▶ Goal of the exercise
Among the records that follow, set down only the lines from the one containing "CONSTITUCIÓN" to the one containing "Red reticular", both included, exactly.

▶ Excerpts from a dataset
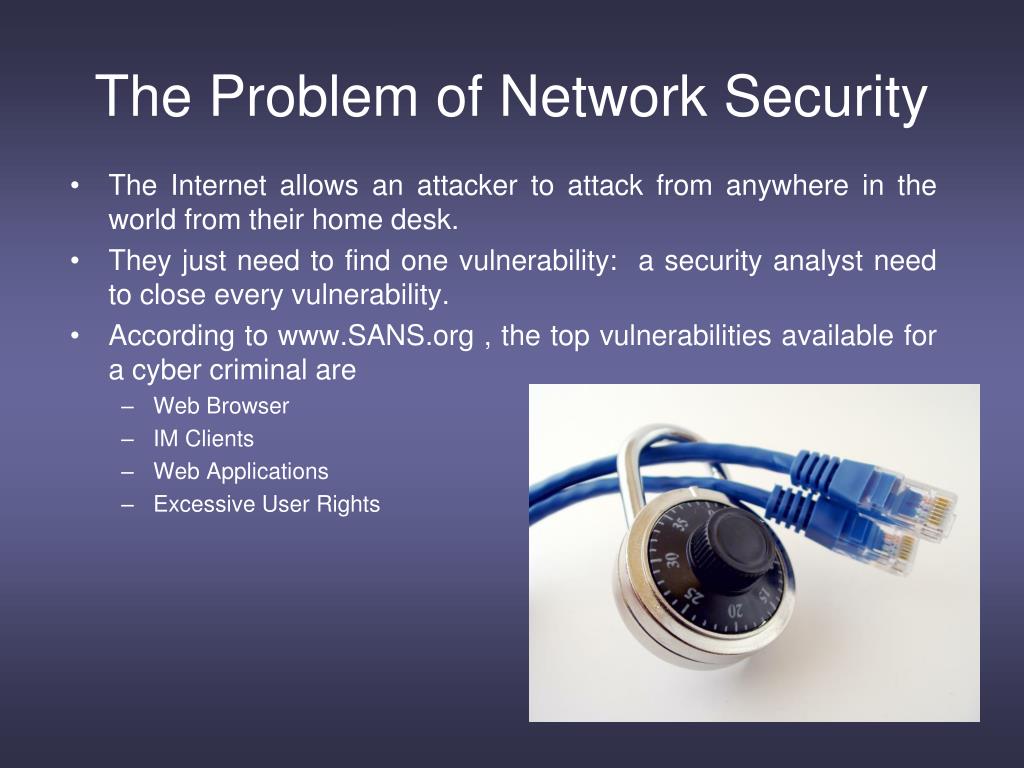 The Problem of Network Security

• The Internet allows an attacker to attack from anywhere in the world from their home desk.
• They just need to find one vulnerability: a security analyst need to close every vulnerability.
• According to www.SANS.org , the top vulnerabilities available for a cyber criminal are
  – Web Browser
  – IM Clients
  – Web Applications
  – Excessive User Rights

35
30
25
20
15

--

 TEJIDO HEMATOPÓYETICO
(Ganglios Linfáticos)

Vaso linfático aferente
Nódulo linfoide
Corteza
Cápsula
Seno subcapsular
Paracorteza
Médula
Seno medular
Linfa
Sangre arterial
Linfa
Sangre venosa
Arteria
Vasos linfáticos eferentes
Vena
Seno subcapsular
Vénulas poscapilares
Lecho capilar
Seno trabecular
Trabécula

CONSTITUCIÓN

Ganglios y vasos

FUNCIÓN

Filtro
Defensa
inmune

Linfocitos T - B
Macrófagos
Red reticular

▶ Answer space
CONSTITUCIÓN

Ganglios y vasos

FUNCIÓN

Filtro
Defensa
inmune

Linfocitos T - B
Macrófagos
Red reticular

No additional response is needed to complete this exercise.